What to do
a) List every team named under "Senior career" in the David Devdariani profile.
b) In the David Devdariani profile, transcribe the stretch from "- 2008–2015: AGF" through "footballer (born 1987)" without changing a character.

Source document
***

David Devdariani

Personal information
- Full name: David Devdariani
- Date of birth: 28 October 1987 (age 38)
- Place of birth: Georgia
- Height: 1.88 m (6 ft 2 in)
- Position: Midfielder

Youth career
- 1994–1999: Dinamo Tbilisi
- 1999–2004: FC Tbilisi

Senior career*
- Years: Team / Apps / (Gls)
- 2004–2005: FC Tbilisi / 2 / (0)
- 2005–2006: FC Tbilisi 2 / 28 / (4)
- 2006–2007: USL Dunkerque / 0 / (0)
- 2007–2008: Olimpi Rustavi / 20 / (4)
- 2008–2015: AGF / 105 / (18)

International career
- 2008: Georgia U-21 / 2 / (0)
- 2008–2012: Georgia / 7 / (0)

= Davit Devdariani =

Georgian footballer (born 1987)

David Devdariani (დავით დევდარიანი; born 28 October 1987) is a Georgian footballer who currently is unemployed. He played for the Georgian national team.

He began his career as a professional football player in 2004 at FC Tbilisi in Georgia and later signed a contract with Danish Superliga side AGF Aarhus in August 2008.

***

[Records drawn from a dataset]

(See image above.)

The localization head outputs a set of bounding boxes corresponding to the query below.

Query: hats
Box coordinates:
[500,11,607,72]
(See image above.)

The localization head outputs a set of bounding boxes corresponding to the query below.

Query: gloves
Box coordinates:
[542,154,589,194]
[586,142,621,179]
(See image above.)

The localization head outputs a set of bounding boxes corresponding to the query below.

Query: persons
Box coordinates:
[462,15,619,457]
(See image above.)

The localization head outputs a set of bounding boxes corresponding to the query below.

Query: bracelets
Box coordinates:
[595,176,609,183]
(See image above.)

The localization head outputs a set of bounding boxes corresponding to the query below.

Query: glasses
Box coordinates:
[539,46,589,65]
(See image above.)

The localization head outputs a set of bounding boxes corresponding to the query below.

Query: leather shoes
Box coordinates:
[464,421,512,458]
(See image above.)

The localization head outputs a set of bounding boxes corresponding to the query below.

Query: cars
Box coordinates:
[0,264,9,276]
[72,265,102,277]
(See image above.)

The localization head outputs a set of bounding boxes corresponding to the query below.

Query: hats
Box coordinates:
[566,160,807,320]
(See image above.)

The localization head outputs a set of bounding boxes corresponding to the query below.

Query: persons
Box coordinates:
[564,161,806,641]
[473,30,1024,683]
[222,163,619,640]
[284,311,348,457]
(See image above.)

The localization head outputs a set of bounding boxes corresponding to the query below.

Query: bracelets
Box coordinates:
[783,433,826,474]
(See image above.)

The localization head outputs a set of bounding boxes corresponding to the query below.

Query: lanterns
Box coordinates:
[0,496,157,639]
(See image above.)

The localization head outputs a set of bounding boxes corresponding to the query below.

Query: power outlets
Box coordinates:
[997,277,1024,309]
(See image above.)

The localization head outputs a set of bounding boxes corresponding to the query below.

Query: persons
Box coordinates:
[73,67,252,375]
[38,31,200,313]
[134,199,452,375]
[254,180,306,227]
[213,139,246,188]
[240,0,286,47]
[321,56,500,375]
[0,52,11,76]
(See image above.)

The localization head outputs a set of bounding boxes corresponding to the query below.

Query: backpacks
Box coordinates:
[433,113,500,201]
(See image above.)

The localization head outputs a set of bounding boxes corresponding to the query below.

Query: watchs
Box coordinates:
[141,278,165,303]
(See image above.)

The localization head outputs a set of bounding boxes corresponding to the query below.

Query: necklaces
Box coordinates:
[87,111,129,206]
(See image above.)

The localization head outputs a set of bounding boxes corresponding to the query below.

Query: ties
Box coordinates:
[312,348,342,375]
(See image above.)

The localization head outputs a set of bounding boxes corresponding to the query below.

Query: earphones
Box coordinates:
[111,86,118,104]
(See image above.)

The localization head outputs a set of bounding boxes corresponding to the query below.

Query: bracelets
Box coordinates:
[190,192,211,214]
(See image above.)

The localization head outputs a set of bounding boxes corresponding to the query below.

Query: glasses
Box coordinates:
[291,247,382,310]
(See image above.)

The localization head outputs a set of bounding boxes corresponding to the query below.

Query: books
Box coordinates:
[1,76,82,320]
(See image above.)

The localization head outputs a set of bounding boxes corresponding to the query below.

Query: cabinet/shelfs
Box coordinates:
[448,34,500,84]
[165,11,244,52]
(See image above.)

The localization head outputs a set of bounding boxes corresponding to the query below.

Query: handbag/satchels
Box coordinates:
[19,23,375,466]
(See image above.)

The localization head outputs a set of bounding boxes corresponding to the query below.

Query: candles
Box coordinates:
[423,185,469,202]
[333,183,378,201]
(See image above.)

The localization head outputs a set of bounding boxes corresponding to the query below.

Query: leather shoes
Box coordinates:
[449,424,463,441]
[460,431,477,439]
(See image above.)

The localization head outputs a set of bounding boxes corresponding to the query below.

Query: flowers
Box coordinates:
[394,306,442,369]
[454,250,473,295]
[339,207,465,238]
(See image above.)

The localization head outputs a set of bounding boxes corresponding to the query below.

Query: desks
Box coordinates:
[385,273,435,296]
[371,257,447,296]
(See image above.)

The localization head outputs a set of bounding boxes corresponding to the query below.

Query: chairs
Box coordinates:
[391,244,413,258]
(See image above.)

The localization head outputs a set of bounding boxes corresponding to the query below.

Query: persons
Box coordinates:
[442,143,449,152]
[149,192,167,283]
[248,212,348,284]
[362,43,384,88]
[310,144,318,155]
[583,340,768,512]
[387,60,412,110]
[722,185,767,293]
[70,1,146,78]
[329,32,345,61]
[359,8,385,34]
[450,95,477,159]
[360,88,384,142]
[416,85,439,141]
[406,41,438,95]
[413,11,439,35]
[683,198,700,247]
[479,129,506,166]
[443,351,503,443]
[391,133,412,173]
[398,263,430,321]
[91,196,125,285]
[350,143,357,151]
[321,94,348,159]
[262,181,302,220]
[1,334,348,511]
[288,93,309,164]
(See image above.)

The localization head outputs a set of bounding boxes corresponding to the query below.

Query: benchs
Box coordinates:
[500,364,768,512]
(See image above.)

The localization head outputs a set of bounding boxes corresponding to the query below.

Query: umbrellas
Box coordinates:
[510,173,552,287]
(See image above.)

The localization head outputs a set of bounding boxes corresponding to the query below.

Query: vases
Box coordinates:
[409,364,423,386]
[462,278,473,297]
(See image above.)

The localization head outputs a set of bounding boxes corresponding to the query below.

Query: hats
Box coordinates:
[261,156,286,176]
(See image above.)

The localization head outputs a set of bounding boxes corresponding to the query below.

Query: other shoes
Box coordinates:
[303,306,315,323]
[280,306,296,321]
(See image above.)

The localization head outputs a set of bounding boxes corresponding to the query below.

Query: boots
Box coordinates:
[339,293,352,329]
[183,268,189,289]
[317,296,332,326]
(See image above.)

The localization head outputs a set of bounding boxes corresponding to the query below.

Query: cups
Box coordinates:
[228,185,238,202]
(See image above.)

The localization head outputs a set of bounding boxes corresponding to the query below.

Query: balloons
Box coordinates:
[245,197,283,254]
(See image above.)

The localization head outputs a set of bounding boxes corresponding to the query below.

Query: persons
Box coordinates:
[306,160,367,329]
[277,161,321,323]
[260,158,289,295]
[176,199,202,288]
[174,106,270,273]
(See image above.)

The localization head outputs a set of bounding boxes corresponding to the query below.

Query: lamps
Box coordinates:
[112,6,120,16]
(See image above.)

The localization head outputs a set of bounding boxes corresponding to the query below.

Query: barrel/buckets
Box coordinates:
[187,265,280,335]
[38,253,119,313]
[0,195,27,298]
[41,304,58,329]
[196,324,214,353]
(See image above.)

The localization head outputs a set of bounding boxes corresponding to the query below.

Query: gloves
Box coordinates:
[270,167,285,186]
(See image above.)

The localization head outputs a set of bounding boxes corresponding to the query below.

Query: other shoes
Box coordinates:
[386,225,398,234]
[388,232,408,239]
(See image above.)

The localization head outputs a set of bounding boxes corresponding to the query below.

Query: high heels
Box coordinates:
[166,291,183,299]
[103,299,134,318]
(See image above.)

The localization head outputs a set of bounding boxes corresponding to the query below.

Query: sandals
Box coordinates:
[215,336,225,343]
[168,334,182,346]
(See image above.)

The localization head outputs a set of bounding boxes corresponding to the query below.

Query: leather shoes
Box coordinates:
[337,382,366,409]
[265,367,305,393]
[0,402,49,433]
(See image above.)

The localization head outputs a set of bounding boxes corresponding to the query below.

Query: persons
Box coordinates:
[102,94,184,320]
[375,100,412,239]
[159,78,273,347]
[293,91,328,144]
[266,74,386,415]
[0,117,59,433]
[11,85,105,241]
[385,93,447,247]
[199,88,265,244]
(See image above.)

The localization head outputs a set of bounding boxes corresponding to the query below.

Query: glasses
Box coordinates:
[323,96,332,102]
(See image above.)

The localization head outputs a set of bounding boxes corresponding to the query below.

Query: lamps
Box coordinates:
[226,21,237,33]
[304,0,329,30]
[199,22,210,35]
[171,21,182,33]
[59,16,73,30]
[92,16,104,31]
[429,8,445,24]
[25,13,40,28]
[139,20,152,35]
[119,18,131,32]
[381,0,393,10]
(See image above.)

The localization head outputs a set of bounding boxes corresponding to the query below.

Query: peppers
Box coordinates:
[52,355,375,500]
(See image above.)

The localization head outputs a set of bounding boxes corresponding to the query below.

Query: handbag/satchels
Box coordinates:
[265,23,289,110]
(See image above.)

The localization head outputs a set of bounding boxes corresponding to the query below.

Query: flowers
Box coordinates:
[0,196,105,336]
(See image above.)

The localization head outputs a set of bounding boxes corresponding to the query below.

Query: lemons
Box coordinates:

***

Solution set
a)
- FC Tbilisi
- FC Tbilisi 2
- USL Dunkerque
- Olimpi Rustavi
- AGF

b)
- 2008–2015: AGF / 105 / (18)

International career
- 2008: Georgia U-21 / 2 / (0)
- 2008–2012: Georgia / 7 / (0)

= Davit Devdariani =

Georgian footballer (born 1987)